Text excerpt:
▶

Open li3cmz opened 4 years ago
Yes, reproduce the performance of RUBER need the human annotation. But I'm sorry that I didn't save them. You can try to annotate the responses by yourself and check the correlation. In my work, I ask three students from BFS(Beijing Foreign School) to annotate the responses.
But I can give you some suggestions:
Have you trird on any other dataset? And theirs correlation are higher than 0.2?
Yes, I tried BERT-RUBER on four benchmarks that I mentioned before. The correlations with human judgments are around 0.4 which are much better than BLEU, ROUGE, Greedy Matching.
Actually, you can try 100 samples to check the performance (100 or 300 samples are all appropriate). I'm so sorry that I didn't save the logs of the annotations.
Get it! Thank you for your help!
Okay, feel free to raise the issues when you are in trouble in this project. 😄
Oh, I forget something. 0.4 correlation maybe not very precise. Due to the difference among the datasets, the performance of the RUBER or BERT-RUBER are not very stable, and this is the reason that I try to run 10 times and set the final performance as the averaged results.
Actually, you can just simply compare the performance with the word-overlap-based and embedding-based metrics. (BLEU, ROUGE, METEOR, BERTScore and so on. I will push a new commit that contains the other baseline metrics in a few days).
If the performance of BERT-RUBER is much better than them (around 10% correlation improvement, I guess), you can make sure that you reproduce this learning-based metric.
ok. Thanks for detail answers. And have you ever tried trained on dailydialog and directly test on other dataset? How about its performance?
And the context can only be one speaker?
I didn't verify the performance of transfer learning which is shown in RUBER. I will verify this aspect in the future. Actually, I think this experiment is not very essential. If the pretrained score model is released, I think the effectiveness will be proven.
You want to make sure that the learning-based metrics can be applied to multi-turn or multi-party dialogue systems. I think it is very easy. You only need to find a good strategy for encoding the conversation context and I think BERT is still useful.
It maybe include sample_300.txt sample_300_tgt.txt and pred.txt.
Looking forward to your reply~

◀

Data section:

▶

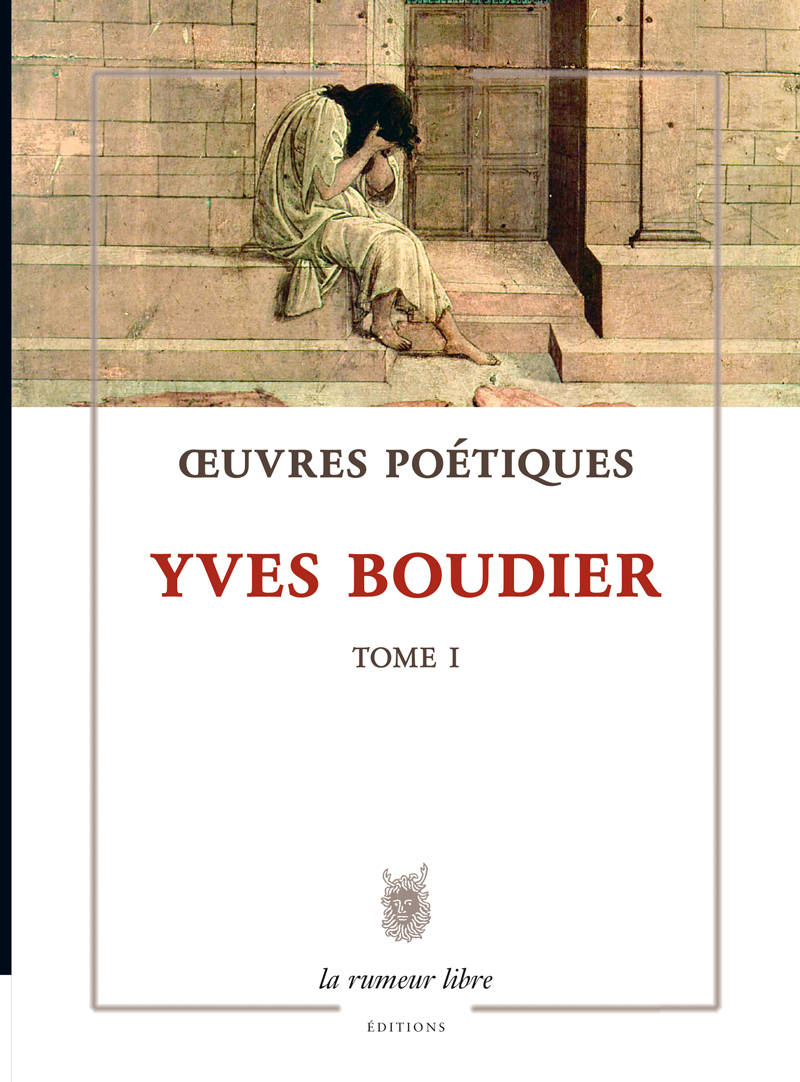 Œuvres Poétiques Tome 1 Yves Boudier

◀

Instructions:
1 > In the BERT-RUBER thread, update the passage starting with the words "Yes, I tried" and ending after "of the annotations.". Replace "samples" with "examples".
2 > Rewrite the BERT-RUBER thread paragraph that begins "Oh, I forget something." more briefly, keeping its main facts.
3 > According to the BERT-RUBER thread, who annotated the responses?

Solution list:
1 >
Yes, I tried BERT-RUBER on four benchmarks that I mentioned before. The correlations with human judgments are around 0.4 which are much better than BLEU, ROUGE, Greedy Matching.
Actually, you can try 100 examples to check the performance (100 or 300 examples are all appropriate). I'm so sorry that I didn't save the logs of the annotations.

2 > The 0.4 correlation may not be precise. Because the datasets differ, RUBER and BERT-RUBER performance is not very stable, so the final result is the average of 10 runs.

3 > Three students from BFS (Beijing Foreign School).